Collins Okumu

Personal information
- Full name: Collins Odhiambo Okumu
- Date of birth: 11 May 1997 (age 29)
- Place of birth: Kenya
- Height: 1.70 m (5 ft 7 in)
- Position: Centre-back

Team information
- Current team: Shabana

Senior career*
- Years: Team / Apps / (Gls)
- 2014: Nairobi City Stars / 8 / (0)
- 2015–2018: Thika United / 68 / (0)
- 2019: SoNy Sugar
- 2020–2021: Posta Rangers
- 2021–2023: Bidco United
- 2023–2024: Nyasa Big Bullets /  / (1+)
- 2026–: Shabana / 0 / (0)

International career
- 2016: Kenya U20
- 2017: Kenya / 1 / (0)

= Collins Okumu =

Kenyan professional footballer

Collins Odhiambo Okumu (born 11 May 1997) is a Kenyan professional footballer who plays as a defender for Kenyan Premier League club Shabana.

== Club career ==
He has featured for clubs in Kenya and Malawi, including Thika United, Nairobi City Stars, Bidco United, Posta Rangers, Thika United, and Nyasa Big Bullets FC.

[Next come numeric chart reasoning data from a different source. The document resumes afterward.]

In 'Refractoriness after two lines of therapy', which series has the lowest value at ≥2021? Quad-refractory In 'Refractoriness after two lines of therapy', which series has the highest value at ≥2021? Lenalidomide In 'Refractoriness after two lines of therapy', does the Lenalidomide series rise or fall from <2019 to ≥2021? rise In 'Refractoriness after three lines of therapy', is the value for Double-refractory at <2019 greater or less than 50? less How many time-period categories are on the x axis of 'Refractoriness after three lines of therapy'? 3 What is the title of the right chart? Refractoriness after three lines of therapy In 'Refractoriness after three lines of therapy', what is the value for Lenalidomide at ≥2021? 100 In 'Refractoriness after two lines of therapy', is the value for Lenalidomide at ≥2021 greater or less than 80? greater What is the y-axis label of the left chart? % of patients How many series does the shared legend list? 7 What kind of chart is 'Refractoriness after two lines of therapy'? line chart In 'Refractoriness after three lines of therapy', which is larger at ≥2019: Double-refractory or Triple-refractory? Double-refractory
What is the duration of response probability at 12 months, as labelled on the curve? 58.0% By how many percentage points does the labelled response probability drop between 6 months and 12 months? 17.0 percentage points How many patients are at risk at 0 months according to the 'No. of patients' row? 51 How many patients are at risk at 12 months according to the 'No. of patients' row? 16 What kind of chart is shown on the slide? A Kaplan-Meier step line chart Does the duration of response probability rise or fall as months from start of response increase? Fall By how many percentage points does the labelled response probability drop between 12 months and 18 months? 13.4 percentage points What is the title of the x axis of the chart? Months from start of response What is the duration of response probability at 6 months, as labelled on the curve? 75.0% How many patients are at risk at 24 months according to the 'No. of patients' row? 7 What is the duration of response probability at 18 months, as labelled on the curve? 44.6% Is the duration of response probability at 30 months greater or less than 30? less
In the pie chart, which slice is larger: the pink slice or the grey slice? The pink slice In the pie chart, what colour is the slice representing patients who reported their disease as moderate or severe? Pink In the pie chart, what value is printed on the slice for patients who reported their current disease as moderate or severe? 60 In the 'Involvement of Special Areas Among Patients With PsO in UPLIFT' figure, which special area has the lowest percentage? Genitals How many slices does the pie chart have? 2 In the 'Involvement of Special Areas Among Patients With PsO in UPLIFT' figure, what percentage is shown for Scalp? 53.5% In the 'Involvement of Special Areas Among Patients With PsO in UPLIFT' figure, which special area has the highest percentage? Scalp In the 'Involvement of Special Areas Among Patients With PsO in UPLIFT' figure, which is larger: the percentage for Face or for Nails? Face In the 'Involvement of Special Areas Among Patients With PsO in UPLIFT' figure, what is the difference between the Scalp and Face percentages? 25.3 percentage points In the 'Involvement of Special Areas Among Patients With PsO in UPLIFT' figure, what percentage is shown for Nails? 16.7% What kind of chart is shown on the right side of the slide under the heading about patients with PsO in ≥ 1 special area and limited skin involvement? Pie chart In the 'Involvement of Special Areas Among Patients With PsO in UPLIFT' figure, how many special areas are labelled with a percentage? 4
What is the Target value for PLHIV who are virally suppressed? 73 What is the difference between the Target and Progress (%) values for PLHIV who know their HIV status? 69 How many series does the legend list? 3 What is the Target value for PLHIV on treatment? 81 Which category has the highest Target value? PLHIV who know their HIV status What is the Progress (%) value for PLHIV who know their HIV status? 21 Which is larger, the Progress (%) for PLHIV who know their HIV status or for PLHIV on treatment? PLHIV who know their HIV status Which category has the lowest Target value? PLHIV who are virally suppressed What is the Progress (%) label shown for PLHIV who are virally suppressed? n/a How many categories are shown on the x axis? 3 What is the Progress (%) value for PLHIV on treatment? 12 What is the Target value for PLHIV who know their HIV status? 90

While in Malawi, Okumu was part of the Nyasa Bullets squad that lifted the FDH Cup in October 2023

== International career ==
He featured for Kenya at the U20 level in March and May 2016 against Sudan U20, and once turned out for the Kenya in 2018 in a friendly game against Malawi.